I just finished a wholesale scanning/editing operation of the work I’ve done this year, which has been mostly paintings.
Despite a year full of illness and elder care, I made twelve paintings that felt good enough to put out there, and mostly I think that’s pretty good — she wrote defiantly! (Of course I also spend the requisite amount of time feeling like shit about my productivity, but not today Satan.)
There is some digital work that I still need to upload, and that’s up next. Then there is also the sketchbooks and the art journals due for the scanner, which have some collage in there, and some textile work that I likely won’t share.
But the freestanding work which is meant for the world was my first priority and those are now all up on the “work”/home page of this website, and are the first pieces you’ll see in each category. No one is planning a tickertape parade to fete me for this accomplishment, so I thought I’d share a few random thoughts here as a victory lap.
Here is a painting that will be thematically on point for the rest of what I want to say:
Anyone reading this is most likely aware of the way that AI has rocked the illustration and art world. I’m obviously not pro machines making art. I came up in journalism, mostly magazine journalism and I’d really rather not see another industry I’m in go the way of the dinos.
One thing that surprised me when I got more into visual art was how essential Photoshop and its ilk are to the endeavor. Even if you never create work digitally, you are going to share it digitally. There is no scanner or camera yet invented that can perfectly capture work without requiring at least a little tweaking, often much more than that. Not knowing how to edit an image is tying at least one hand behind your back.
Back when I was renting a bench in a jewelry studio, the lovely owner hosted some art school students, and she was asked what skill she’s leaned on the most. She said Photoshop. This really took me aback at the time — after all, when you’re making jewelry you’re literally dealing with precious metals and fire — but she was right. Subsequently I invested quite a bit of time learning Photoshop (which translates to similar programs as well) and I’ve yet to regret that.
Anywho, I hadn’t done a big serious scan and edit of trad work in over a year — and while Photoshop has had plenty of AI under the hood for a while, damned if the new stuff didn’t make the job much faster and easier!
Ten of the twelve pieces were too large to scan in one go, so I was dealing with multiple files for an image, before I even got to color correction and so forth. In typical Photoshop fashion, the functions I found the most useful were buried in weird menus, so I didn’t find them immediately. I can state with certainty that without AI, I’d be at least a workweek away from typing this very sentence.
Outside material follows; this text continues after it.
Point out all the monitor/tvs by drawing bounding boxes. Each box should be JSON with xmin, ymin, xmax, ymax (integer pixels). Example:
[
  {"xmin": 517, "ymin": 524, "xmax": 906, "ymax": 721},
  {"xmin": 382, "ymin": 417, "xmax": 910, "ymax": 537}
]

I guess something like this has been a standard part of technology’s apologia for a while — that the machines will handle the tedious parts of work, leaving the good stuff to the humans. I think we’ve seen that even when it’s true, it’s not necessarily a social good. I don’t have a well developed grand point to make here, just that like with everything, the issue of AI and art is more complex than any simple slogan can express.
*Original title was “Me Myself and AI” but I figured I wasn’t the first one to think of that. Since there’s a podcast by that name I tweaked my title, lest there be confusion in the marketplace.